From 1976 until 2007, it aired Sunday lunchtime, replacing the similar shows Farming and then later Countryfile which aired elsewhere in the UK; In 2007 Landward moved to a regular Friday evening slot, and replaced Countryfile only when it could not be shown in its usual slot (e.g. because of sports coverage). From April 2009, both programmes now have guaranteed prime time slots and one will no longer be dropped to accommodate the other.

===Presenters===
The current presenter is Dougie Vipond, who took over the role in April 2009.

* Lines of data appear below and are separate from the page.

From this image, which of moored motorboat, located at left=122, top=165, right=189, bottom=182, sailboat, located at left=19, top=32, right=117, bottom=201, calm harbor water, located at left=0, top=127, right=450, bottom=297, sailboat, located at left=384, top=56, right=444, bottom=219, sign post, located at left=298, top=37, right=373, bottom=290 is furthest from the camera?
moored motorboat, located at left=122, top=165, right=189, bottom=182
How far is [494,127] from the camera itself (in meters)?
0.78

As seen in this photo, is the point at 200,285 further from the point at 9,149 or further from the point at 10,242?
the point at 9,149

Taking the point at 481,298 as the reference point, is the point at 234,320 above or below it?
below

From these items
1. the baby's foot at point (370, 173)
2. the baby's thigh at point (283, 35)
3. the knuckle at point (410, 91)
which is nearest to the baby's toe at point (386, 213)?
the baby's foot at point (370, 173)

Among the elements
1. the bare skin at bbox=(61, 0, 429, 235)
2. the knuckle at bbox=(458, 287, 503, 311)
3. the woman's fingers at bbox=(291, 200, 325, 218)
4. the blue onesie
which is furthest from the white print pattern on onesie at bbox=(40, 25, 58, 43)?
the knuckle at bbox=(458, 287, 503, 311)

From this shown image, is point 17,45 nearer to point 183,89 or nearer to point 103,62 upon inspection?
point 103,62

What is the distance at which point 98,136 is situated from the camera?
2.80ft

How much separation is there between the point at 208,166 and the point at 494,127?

- Ross Muir (1976 – 1990s)
- Ken Rundle (1990s – 2007)
- Nick Nairn (2007–2009)
- Dougie Vipond (2009 – onwards)

===Reporters===
- John Harle (1970's)
- Ben Coutts (1970's – 1980's)
- Dan Buglass (1980's)
- Sarah Mack (2007–2017)
- Eric Robson (1980s – 1990s)
- Euan McIlwraith (1991 to 2021)
- Nick Nairn (Current)
- Anne McAlpine (Since 2017)
- Shahbaz Majeed (Since 2021)

Other reporters sometimes appear on a short-term basis, typically to present a series of reports on a given subject over a few weeks. Lee McKenzie and Amanda Hamilton have been semi-regular fill-in reporters in 2010–11. The programme formerly included a five-day Landward Weather forecast, usually presented by one of the BBC Scotland forecasters, however in 2014 the forecast was made available exclusively on the Landward website, and subsequently discontinued.